Who Watches the Bots? Observability, Testing, and Trust for Agentic AI with MLflow
Agenda:
6:00 - 6:30 PM - Welcome and mingle
6:30- 6:45 PM - Introductions
6:45 - 7:30 PM - Talk
7:30 - 8:00 PM - Wrap up
Description:
IAI coding agents can now scaffold entire applications from a single prompt. But for mission-critical systems that require compliance, reliability, and auditability, "it works on my machine" isn't enough. When your agent makes fifty tool calls, rewrites three files, and confidently hallucinates a security vulnerability, how do you even begin to debug that?

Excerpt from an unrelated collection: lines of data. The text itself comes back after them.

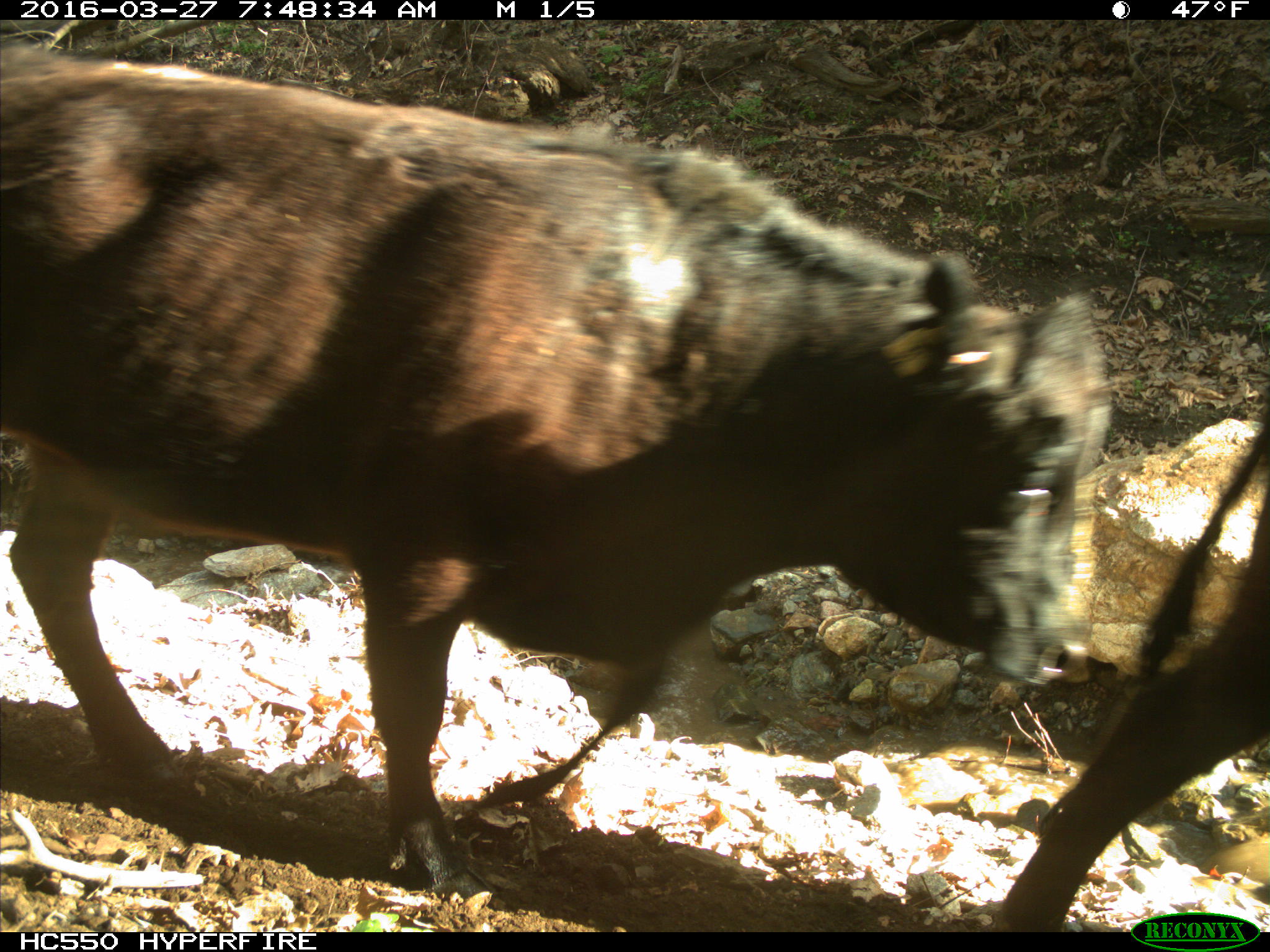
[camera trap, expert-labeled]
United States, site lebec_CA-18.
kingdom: Animalia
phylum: Chordata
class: Mammalia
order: Artiodactyla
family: Bovidae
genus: Bos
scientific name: Bos taurus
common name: domestic cow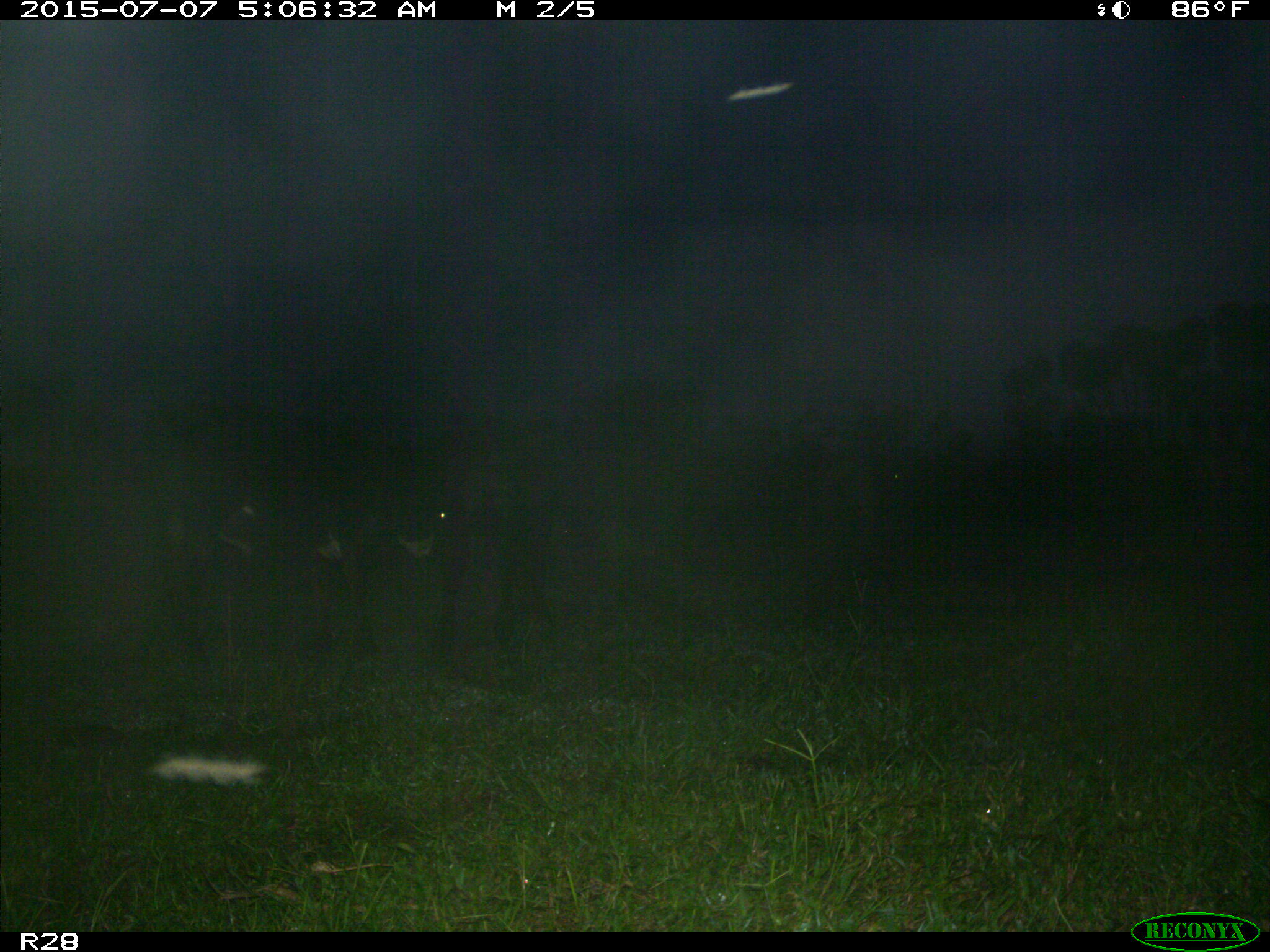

This talk introduces a practical, open-source toolkit for injecting observability, control, and systematic testing into agentic AI development. Using MLflow's tracing and evaluation framework, we'll follow a single throughline: building an AI agent with a coding assistant (Claude Code), tracing both the assistant's work and the agent it produces, then evaluating quality with LLM judges - closing the loop from development through production monitoring.
You'll walk away with a concrete workflow for turning the black box of agentic coding into something you can inspect, measure, and trust. No vendor lock-in required.
Speaker Bio:
Tim Lortz is an AI Product Specialist at Databricks, where he has worked since 2019. He currently serves as the technical lead for Databricks' go-to-market efforts for AI in regulated industries, focusing particularly on enterprise-grade governance for AI platforms.
Prior to Databricks, Tim spent many years in various data science practitioner and leadership roles in the Federal contracting space. He holds a PhD in Industrial & Operations Engineering from the University of Michigan (Go Blue!!) and a BS in Industrial Engineering from the University of Pittsburgh.